*** Begin section ***
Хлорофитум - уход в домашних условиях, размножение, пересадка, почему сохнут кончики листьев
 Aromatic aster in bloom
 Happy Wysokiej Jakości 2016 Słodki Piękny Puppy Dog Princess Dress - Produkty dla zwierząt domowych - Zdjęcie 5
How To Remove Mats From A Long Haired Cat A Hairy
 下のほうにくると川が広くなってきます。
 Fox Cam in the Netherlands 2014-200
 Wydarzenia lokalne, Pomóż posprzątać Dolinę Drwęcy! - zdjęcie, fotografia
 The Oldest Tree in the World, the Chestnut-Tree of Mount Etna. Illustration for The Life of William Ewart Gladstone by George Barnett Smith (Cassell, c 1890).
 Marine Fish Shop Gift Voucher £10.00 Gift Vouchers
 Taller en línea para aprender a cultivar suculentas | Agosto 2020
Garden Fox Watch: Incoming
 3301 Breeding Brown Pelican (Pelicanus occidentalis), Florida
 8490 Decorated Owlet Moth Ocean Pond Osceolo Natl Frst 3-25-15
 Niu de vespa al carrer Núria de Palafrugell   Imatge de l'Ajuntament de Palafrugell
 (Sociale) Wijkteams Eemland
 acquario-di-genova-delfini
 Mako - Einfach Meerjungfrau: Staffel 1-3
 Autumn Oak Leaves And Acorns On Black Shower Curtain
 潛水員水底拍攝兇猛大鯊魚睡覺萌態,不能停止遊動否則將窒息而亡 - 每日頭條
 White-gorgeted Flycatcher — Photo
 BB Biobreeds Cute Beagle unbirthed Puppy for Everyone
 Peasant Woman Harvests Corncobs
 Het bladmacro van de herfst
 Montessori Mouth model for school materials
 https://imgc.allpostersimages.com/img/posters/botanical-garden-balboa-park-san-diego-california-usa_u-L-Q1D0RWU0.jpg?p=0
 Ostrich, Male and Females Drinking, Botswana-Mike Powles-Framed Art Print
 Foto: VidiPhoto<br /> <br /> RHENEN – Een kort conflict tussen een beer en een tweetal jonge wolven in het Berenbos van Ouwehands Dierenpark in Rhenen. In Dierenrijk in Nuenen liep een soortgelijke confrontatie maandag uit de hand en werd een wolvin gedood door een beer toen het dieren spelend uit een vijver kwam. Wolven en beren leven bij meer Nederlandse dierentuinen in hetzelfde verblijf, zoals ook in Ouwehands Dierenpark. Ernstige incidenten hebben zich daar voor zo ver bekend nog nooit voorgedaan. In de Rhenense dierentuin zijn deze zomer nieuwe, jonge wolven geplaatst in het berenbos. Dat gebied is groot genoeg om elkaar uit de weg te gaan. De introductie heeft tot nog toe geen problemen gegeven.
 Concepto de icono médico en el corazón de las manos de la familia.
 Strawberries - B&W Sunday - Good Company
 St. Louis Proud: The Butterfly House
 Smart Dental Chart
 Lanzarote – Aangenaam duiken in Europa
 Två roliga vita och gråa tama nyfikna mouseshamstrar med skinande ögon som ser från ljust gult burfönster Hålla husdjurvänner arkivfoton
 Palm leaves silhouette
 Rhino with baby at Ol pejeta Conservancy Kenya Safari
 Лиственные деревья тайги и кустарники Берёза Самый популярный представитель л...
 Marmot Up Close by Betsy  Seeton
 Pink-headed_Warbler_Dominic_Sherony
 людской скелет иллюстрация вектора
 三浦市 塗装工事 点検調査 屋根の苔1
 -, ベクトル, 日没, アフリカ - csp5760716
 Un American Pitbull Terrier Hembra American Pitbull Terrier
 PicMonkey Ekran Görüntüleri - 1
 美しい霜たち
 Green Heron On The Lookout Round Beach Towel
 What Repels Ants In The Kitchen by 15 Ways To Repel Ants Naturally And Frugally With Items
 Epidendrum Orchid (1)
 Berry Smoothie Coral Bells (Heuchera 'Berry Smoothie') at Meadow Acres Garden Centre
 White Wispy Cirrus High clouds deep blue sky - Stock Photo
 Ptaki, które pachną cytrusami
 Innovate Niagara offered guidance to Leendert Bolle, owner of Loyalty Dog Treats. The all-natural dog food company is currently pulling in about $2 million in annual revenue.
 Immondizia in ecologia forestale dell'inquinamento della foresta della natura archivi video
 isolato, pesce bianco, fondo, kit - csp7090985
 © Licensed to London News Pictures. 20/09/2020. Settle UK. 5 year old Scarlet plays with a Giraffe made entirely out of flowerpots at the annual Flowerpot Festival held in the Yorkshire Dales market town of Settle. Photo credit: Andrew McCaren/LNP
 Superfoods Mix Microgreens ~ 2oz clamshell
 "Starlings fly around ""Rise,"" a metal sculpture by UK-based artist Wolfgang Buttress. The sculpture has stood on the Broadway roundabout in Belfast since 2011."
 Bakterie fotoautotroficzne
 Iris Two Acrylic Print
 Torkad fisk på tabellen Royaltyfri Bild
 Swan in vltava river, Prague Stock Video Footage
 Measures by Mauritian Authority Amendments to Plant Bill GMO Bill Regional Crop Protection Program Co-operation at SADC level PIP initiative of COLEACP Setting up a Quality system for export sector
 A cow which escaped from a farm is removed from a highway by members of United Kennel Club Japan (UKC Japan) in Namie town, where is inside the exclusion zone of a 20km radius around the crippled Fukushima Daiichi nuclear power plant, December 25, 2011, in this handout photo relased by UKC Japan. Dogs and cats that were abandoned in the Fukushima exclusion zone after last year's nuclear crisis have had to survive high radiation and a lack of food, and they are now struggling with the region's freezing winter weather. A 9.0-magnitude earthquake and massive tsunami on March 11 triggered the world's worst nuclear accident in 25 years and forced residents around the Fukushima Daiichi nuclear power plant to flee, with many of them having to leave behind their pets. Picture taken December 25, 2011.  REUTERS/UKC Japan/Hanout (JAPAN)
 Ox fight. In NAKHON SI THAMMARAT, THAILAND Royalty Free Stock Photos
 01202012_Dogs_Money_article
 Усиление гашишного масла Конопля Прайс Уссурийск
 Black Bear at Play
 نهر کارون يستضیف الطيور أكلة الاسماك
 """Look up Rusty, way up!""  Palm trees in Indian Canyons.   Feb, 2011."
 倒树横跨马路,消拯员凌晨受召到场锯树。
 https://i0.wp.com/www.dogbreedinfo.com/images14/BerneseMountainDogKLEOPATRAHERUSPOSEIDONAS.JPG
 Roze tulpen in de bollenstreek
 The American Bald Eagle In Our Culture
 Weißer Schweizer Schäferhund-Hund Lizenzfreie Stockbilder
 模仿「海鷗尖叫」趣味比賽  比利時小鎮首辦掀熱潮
*** End section ***
**What is required:**
Return what is listed above, exactly and completely.

**Task result:**
Хлорофитум - уход в домашних условиях, размножение, пересадка, почему сохнут кончики листьев
 Aromatic aster in bloom
 Happy Wysokiej Jakości 2016 Słodki Piękny Puppy Dog Princess Dress - Produkty dla zwierząt domowych - Zdjęcie 5
How To Remove Mats From A Long Haired Cat A Hairy
 下のほうにくると川が広くなってきます。
 Fox Cam in the Netherlands 2014-200
 Wydarzenia lokalne, Pomóż posprzątać Dolinę Drwęcy! - zdjęcie, fotografia
 The Oldest Tree in the World, the Chestnut-Tree of Mount Etna. Illustration for The Life of William Ewart Gladstone by George Barnett Smith (Cassell, c 1890).
 Marine Fish Shop Gift Voucher £10.00 Gift Vouchers
 Taller en línea para aprender a cultivar suculentas | Agosto 2020
Garden Fox Watch: Incoming
 3301 Breeding Brown Pelican (Pelicanus occidentalis), Florida
 8490 Decorated Owlet Moth Ocean Pond Osceolo Natl Frst 3-25-15
 Niu de vespa al carrer Núria de Palafrugell   Imatge de l'Ajuntament de Palafrugell
 (Sociale) Wijkteams Eemland
 acquario-di-genova-delfini
 Mako - Einfach Meerjungfrau: Staffel 1-3
 Autumn Oak Leaves And Acorns On Black Shower Curtain
 潛水員水底拍攝兇猛大鯊魚睡覺萌態,不能停止遊動否則將窒息而亡 - 每日頭條
 White-gorgeted Flycatcher — Photo
 BB Biobreeds Cute Beagle unbirthed Puppy for Everyone
 Peasant Woman Harvests Corncobs
 Het bladmacro van de herfst
 Montessori Mouth model for school materials
 https://imgc.allpostersimages.com/img/posters/botanical-garden-balboa-park-san-diego-california-usa_u-L-Q1D0RWU0.jpg?p=0
 Ostrich, Male and Females Drinking, Botswana-Mike Powles-Framed Art Print
 Foto: VidiPhoto<br /> <br /> RHENEN – Een kort conflict tussen een beer en een tweetal jonge wolven in het Berenbos van Ouwehands Dierenpark in Rhenen. In Dierenrijk in Nuenen liep een soortgelijke confrontatie maandag uit de hand en werd een wolvin gedood door een beer toen het dieren spelend uit een vijver kwam. Wolven en beren leven bij meer Nederlandse dierentuinen in hetzelfde verblijf, zoals ook in Ouwehands Dierenpark. Ernstige incidenten hebben zich daar voor zo ver bekend nog nooit voorgedaan. In de Rhenense dierentuin zijn deze zomer nieuwe, jonge wolven geplaatst in het berenbos. Dat gebied is groot genoeg om elkaar uit de weg te gaan. De introductie heeft tot nog toe geen problemen gegeven.
 Concepto de icono médico en el corazón de las manos de la familia.
 Strawberries - B&W Sunday - Good Company
 St. Louis Proud: The Butterfly House
 Smart Dental Chart
 Lanzarote – Aangenaam duiken in Europa
 Två roliga vita och gråa tama nyfikna mouseshamstrar med skinande ögon som ser från ljust gult burfönster Hålla husdjurvänner arkivfoton
 Palm leaves silhouette
 Rhino with baby at Ol pejeta Conservancy Kenya Safari
 Лиственные деревья тайги и кустарники Берёза Самый популярный представитель л...
 Marmot Up Close by Betsy  Seeton
 Pink-headed_Warbler_Dominic_Sherony
 людской скелет иллюстрация вектора
 三浦市 塗装工事 点検調査 屋根の苔1
 -, ベクトル, 日没, アフリカ - csp5760716
 Un American Pitbull Terrier Hembra American Pitbull Terrier
 PicMonkey Ekran Görüntüleri - 1
 美しい霜たち
 Green Heron On The Lookout Round Beach Towel
 What Repels Ants In The Kitchen by 15 Ways To Repel Ants Naturally And Frugally With Items
 Epidendrum Orchid (1)
 Berry Smoothie Coral Bells (Heuchera 'Berry Smoothie') at Meadow Acres Garden Centre
 White Wispy Cirrus High clouds deep blue sky - Stock Photo
 Ptaki, które pachną cytrusami
 Innovate Niagara offered guidance to Leendert Bolle, owner of Loyalty Dog Treats. The all-natural dog food company is currently pulling in about $2 million in annual revenue.
 Immondizia in ecologia forestale dell'inquinamento della foresta della natura archivi video
 isolato, pesce bianco, fondo, kit - csp7090985
 © Licensed to London News Pictures. 20/09/2020. Settle UK. 5 year old Scarlet plays with a Giraffe made entirely out of flowerpots at the annual Flowerpot Festival held in the Yorkshire Dales market town of Settle. Photo credit: Andrew McCaren/LNP
 Superfoods Mix Microgreens ~ 2oz clamshell
 "Starlings fly around ""Rise,"" a metal sculpture by UK-based artist Wolfgang Buttress. The sculpture has stood on the Broadway roundabout in Belfast since 2011."
 Bakterie fotoautotroficzne
 Iris Two Acrylic Print
 Torkad fisk på tabellen Royaltyfri Bild
 Swan in vltava river, Prague Stock Video Footage
 Measures by Mauritian Authority Amendments to Plant Bill GMO Bill Regional Crop Protection Program Co-operation at SADC level PIP initiative of COLEACP Setting up a Quality system for export sector
 A cow which escaped from a farm is removed from a highway by members of United Kennel Club Japan (UKC Japan) in Namie town, where is inside the exclusion zone of a 20km radius around the crippled Fukushima Daiichi nuclear power plant, December 25, 2011, in this handout photo relased by UKC Japan. Dogs and cats that were abandoned in the Fukushima exclusion zone after last year's nuclear crisis have had to survive high radiation and a lack of food, and they are now struggling with the region's freezing winter weather. A 9.0-magnitude earthquake and massive tsunami on March 11 triggered the world's worst nuclear accident in 25 years and forced residents around the Fukushima Daiichi nuclear power plant to flee, with many of them having to leave behind their pets. Picture taken December 25, 2011.  REUTERS/UKC Japan/Hanout (JAPAN)
 Ox fight. In NAKHON SI THAMMARAT, THAILAND Royalty Free Stock Photos
 01202012_Dogs_Money_article
 Усиление гашишного масла Конопля Прайс Уссурийск
 Black Bear at Play
 نهر کارون يستضیف الطيور أكلة الاسماك
 """Look up Rusty, way up!""  Palm trees in Indian Canyons.   Feb, 2011."
 倒树横跨马路,消拯员凌晨受召到场锯树。
 https://i0.wp.com/www.dogbreedinfo.com/images14/BerneseMountainDogKLEOPATRAHERUSPOSEIDONAS.JPG
 Roze tulpen in de bollenstreek
 The American Bald Eagle In Our Culture
 Weißer Schweizer Schäferhund-Hund Lizenzfreie Stockbilder
 模仿「海鷗尖叫」趣味比賽  比利時小鎮首辦掀熱潮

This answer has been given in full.